Jul 16, 2011

CanVec Batch Downloader (Bash Script)

Summary
I use to use Filezilla (and still do actually, but not for this...) to batch download CanVec GIS data.

Recently I found a new method using a bash script I put together. It's one of two scripts where the second uses ogr2ogr and batch merges the CanVec data into shapefiles.

The batch download script takes a list of NTS sheets in CSV format, makes you a workspace and begins downloading the CanVec data (or Geobase DEMs) and I'll cover the method I use to format these from a DBF to get them ready for this process.

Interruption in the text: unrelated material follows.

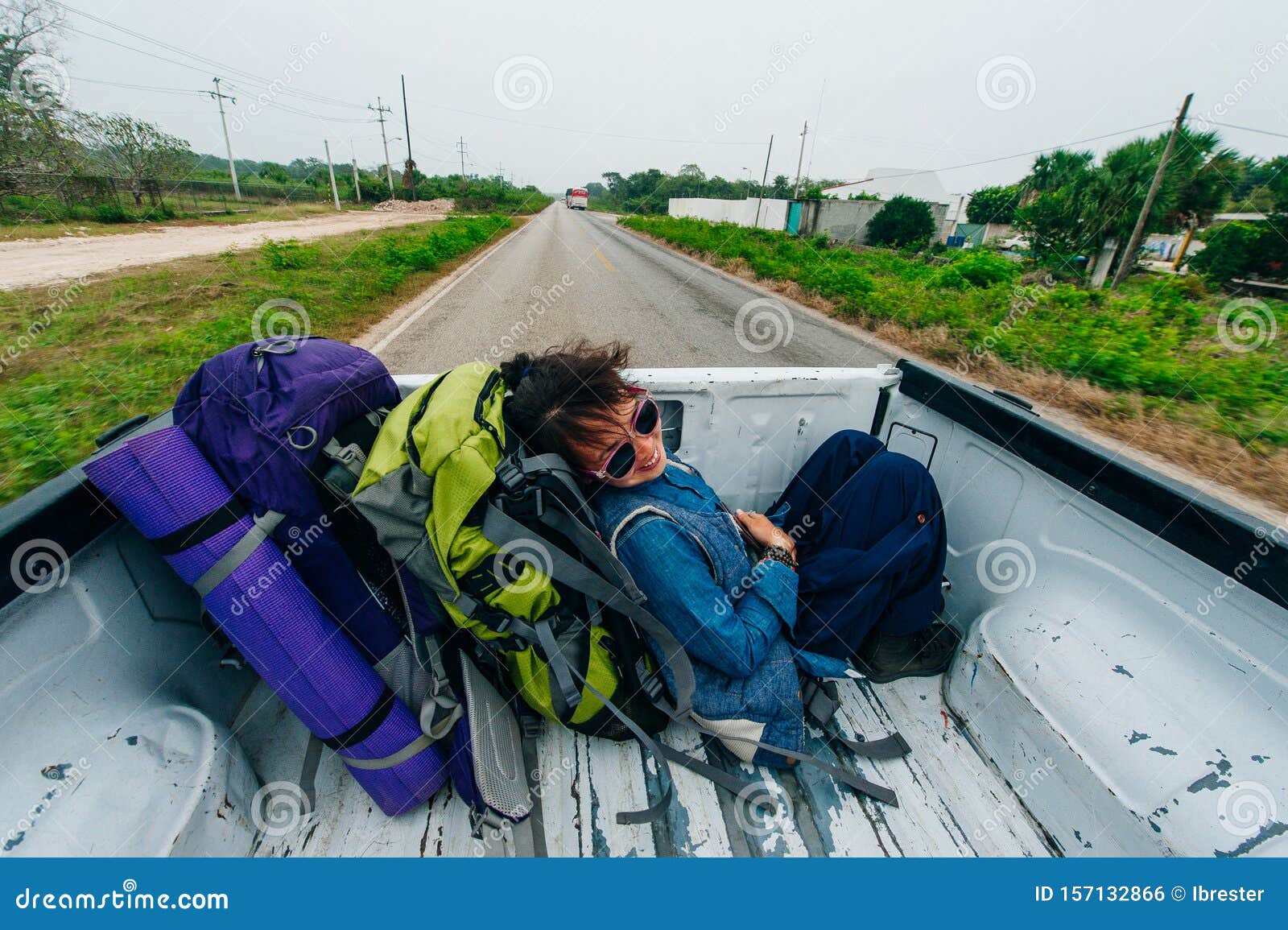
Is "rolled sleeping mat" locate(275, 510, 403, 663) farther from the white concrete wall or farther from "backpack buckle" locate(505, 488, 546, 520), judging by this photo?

It basically involves stripping the DBF of its header and reducing it to a single column with no special characters.

The formatting is all done in OpenOffice.org Base.

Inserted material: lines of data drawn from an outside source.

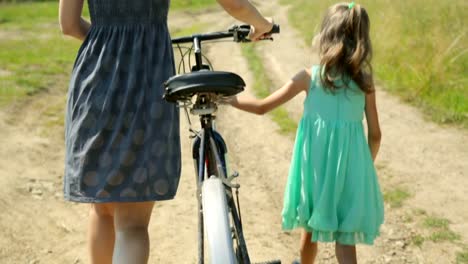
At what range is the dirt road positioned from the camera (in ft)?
14.5

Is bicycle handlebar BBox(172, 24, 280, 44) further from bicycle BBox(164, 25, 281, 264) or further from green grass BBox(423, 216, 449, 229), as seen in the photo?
green grass BBox(423, 216, 449, 229)

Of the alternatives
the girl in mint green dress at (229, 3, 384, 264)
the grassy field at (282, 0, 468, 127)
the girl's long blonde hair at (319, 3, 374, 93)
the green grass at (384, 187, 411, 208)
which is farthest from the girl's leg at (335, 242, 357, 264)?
the grassy field at (282, 0, 468, 127)

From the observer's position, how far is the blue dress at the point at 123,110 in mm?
2707

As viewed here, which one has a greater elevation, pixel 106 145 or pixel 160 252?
pixel 106 145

Converting a DBF to a CSV with OpenOffice Base
First I had to install OpenOffice.org Base using apt-get:
sudo apt-get update
sudo apt-get install openoffice.org-base
This also installed the Java Runtime Environment (which I didn't know I didn't have).

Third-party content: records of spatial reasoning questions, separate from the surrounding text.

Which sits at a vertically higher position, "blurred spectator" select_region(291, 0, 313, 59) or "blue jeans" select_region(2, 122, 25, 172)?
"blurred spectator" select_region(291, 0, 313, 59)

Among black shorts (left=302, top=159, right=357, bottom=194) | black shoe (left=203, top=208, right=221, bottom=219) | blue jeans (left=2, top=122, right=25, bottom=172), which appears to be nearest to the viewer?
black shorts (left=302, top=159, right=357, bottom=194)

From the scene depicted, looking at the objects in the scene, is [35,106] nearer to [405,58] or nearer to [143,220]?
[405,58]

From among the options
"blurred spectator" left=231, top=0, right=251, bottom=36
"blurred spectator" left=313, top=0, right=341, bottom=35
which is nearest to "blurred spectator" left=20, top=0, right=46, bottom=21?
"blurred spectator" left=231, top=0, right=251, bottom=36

Apparently Ubuntu comes with an Open Source Java that seems to do the trick, but OpenOffice.org, unlike LibreOffice asks strictly for the Java RTE but still works with the OS Java.

Once that was all installed I could then open my DBF with Base from the terminal:
oobase GIS/indiGenIS/shp/base/50k_aoi.dbf

It immediately asked me for the Character Set.

This did work by choosing the default but I still chose UTF-8 because it without a doubt supports the characters in this 50k NTS list.


ooBase default Charset highlighted.
If the SHP came with a .cpg file, the character encoding will be known in the DBF

When the DBF opened it contained two columns and a header for the column names:

DBF file in OpenOffice Base showing 50k NTS Sheets

I removed the second column [B] and the first row [1] leaving only a list of 50k NTS sheets:

I right clicked column [B] or row [1] and selected Delete Rows/Columns, not Delete Contents.

It was then time to go to File > Save As...
Look at the bottom of the Save window that comes up and change the file type to CSV using either the pull-down menu or the expandable menu (+).

After I gave it a new filename and placed it in a folder of my choice I clicked Save/OK and this window popped up:

I selected "Keep Current Format" to continue.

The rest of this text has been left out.